—Vanessa Edwards, B1Daily
A growing academic effort is bringing overlooked voices back into the historical record as students work to digitize the personal diaries of Black women from the 19th and early 20th centuries. The project, based at William & Mary, highlights how everyday writings can reshape our understanding of American history.

The Black Women’s Diaries Project, led by professor Jennifer Putzi, transcribes, annotates, and digitally encodes diaries written by African American women. By transforming fragile archival documents into searchable digital texts, the project allows historians, students, and the public to access stories that have often remained hidden in archives for decades.
Many of the diaries being studied date back to the Reconstruction era and the decades that followed. They offer deeply personal insights into the daily lives of Black women—documenting family relationships, education, social gatherings, travel, faith, and the challenges of navigating a racially divided society.
Recovering Everyday Black History
One of the diaries being digitized is the 1902 journal of Florence Barber, a resident of Norfolk, Virginia. Her writings provide a rare window into everyday life at the turn of the twentieth century, capturing personal reflections that rarely appear in traditional historical records.

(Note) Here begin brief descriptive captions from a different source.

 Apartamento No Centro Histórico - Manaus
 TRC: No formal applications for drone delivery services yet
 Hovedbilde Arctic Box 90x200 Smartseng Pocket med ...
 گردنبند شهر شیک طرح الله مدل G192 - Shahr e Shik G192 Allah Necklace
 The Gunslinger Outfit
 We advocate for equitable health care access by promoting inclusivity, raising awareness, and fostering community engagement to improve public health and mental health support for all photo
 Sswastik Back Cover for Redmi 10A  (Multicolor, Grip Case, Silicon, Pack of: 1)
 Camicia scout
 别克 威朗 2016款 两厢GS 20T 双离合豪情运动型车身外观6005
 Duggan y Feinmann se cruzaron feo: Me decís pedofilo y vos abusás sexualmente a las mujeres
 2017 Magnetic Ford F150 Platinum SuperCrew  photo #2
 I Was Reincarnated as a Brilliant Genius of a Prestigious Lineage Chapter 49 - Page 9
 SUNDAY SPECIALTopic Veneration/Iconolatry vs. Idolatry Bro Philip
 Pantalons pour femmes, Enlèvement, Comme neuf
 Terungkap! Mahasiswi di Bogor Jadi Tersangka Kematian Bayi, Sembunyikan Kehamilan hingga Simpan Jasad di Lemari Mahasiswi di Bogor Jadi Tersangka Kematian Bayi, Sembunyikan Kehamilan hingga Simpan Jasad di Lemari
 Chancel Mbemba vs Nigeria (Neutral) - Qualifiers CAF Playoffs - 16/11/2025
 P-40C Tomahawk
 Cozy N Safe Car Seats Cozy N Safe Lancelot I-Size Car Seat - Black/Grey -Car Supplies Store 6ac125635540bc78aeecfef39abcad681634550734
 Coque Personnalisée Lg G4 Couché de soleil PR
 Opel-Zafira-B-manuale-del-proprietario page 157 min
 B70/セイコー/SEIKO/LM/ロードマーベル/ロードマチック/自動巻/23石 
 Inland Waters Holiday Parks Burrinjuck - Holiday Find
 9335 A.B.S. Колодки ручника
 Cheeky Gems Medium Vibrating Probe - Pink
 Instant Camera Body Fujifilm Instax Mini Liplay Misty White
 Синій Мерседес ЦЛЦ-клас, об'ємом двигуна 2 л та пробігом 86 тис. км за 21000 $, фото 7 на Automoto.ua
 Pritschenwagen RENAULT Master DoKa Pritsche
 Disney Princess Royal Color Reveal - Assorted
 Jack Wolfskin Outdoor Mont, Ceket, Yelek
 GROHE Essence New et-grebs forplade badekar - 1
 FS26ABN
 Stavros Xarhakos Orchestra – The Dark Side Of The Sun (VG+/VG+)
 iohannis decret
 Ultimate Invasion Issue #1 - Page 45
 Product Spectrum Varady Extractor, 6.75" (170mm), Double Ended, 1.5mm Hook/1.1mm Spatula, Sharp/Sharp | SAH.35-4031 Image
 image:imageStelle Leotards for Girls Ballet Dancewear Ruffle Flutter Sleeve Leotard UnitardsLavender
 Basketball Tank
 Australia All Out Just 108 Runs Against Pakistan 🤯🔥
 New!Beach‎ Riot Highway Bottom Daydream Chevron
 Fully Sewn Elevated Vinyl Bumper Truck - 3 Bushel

Students are also studying writings from Mary Virginia Montgomery, whose family had once been enslaved but later acquired the plantation where they had previously labored. Her diary offers a powerful perspective on the social changes that followed emancipation and the complicated realities Black families faced in the post-slavery South.
Through these writings, historians gain a clearer picture of how Black women experienced major historical transitions—from Reconstruction to the rise of segregation—through the lens of ordinary life.
Technology Meets Historical Preservation
The project represents an example of digital humanities, where technology is used to preserve and expand access to historical materials. Students learn specialized techniques to digitally encode handwritten manuscripts so that readers can search them by themes, names, dates, and events.

The work itself can be painstaking. Many diaries contain faded pencil writing, dense cursive, or inconsistent spelling, requiring students to carefully interpret and transcribe each entry. Collaboration is often necessary as students compare interpretations to ensure accuracy.
Once completed, the digitized diaries will be made publicly accessible online, allowing scholars, educators, and readers around the world to explore the writings.
Why These Voices Matter
Black women’s personal writings have historically been underrepresented in archives and historical publications. While official records and political histories exist, diaries reveal personal emotions, cultural traditions, and daily experiences that formal documents often overlook.
Projects like the one at William & Mary help ensure that these voices are preserved and shared widely. By digitizing the diaries, scholars are not only protecting fragile historical documents but also expanding the historical narrative to include perspectives that were too often ignored.
In many ways, the project reminds us that history is not only shaped by famous leaders or political events. It is also written quietly in personal journals—one entry at a time.